Я, к сожалению, не могу вовсе разделить оптимизма, сказавшегося в заметке С. А. Котляревского: для меня совершенно ясно, что украинское движение стремится гораздо дальше тех пределов, которые ему хочет указать С. А. В этом отношении содержание Украинской Жизни чрезвычайно характерно, и особенно ярко это обнаруживается в No 12, которого еще не было в руках С. А. Котляревского. Мне лично, как человеку, которому пришлось выступить с определенным политическим заявлением по украинскому вопросу, приходится занимать в этом споре своеобразное положение: в объективном понимании украинской проблемы я гораздо ближе к ‘украинцам’, чем огромное большинство изъявляющих сочувствие украинскому движению русских либералов. Неоднократно мне приходилось делать наблюдение, что либерально и радикально настроенные русские люди относятся крайне благодушно к украинскому движению, в сущности, потому что они фактически придают ему ничтожное значение, а его конечные цели признают утопическими, если не прямо вздорными. Моя позиция совершенно иная. Этим определяется для меня решение вопроса об языке в начальной школе. Как педагогическое орудие, местное наречие в начальной школе может и должно находить известное место и привлекать к себе известное внимание, но ведь, конечно, не об этом идет спор! Для ‘украинцев’ язык в начальной школе есть не педагогическое орудие приобщения подрастающих поколений к образованию и общерусской культуре, а орудие создания национальности и национальной культуры, и потому даже относительно весьма умеренный ‘Украинец’, ‘Открытое письмо’ которого заставило меня написать статью ‘Общерусская культура и украинский партикуляризм‘, из ‘потребности в устройстве начальной украинской школы’ выводит потребность в создании в пределах Российской империи среднего и высшего образования по-украински, т.е. делает те выводы, которых С. А. Котляревский не желает признавать.
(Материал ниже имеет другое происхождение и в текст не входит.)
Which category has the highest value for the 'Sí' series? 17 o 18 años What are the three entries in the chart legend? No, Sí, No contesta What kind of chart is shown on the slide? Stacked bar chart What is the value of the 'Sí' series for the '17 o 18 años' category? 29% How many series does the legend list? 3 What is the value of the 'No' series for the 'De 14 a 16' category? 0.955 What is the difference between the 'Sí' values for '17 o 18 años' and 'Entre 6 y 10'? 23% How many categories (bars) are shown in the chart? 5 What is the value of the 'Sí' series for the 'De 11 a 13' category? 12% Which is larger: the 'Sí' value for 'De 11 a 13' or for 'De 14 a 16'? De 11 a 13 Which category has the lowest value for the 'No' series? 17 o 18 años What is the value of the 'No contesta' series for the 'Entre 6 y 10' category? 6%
Проблема языка в начальной школе не так проста даже с педагогической точки зрения, как кажется многим, ссылающимся на педагогику. Чем больше я размышляю на эту тему, тем яснее мне становится та роль, которую — при всеобщем обучении — может в культурно-национальном сплочении всех племен русского народа сыграть обучение в начальной школе на общерусском языке. Россия XX века в отношении возможностей обучения и распространения в стране школьной культуры, быть может, не очень далеко ушла от Германии XVII века, где национально-культурное объединение разных племен началось именно со школы и где, конечно, этому объединению, когда осуществление его через школу проповедывал великий педагог Ратихий, противопоставлялись не меньшие технические и бытовые трудности, чем в современной России. Эти трудности были преодолены, потому что для ‘интеллигенции’ Германии национально-культурное единство было великой ценностью. И в настоящее время, с моей точки зрения, все дело в том, чтобы само русское образованное общество твердо стояло на страже этого единства против единственного его серьезного врага, — ‘партикуляризмов’ внутри самого русского народа.
Вот почему я, не обинуясь, должен сказать, что между тем пониманием русского культурно-национального развития, которого держусь я, и украинским движением, выразительницей которого является, между прочим, Украинская Жизнь, никакого идейного компромисса быть не может.
К самой проблеме и ее разным сторонам — у нее есть, между прочим, серьезнейшие международно-политические аспекты и весьма глубокая связь с польским и еврейским вопросом, о которой наши полонофобы и антисемиты забывают, можно сказать, с преступным легкомыслием — я вернусь в другой раз.
Источник: Русская мысль. 1913, Кн. I. — Москва, 1913.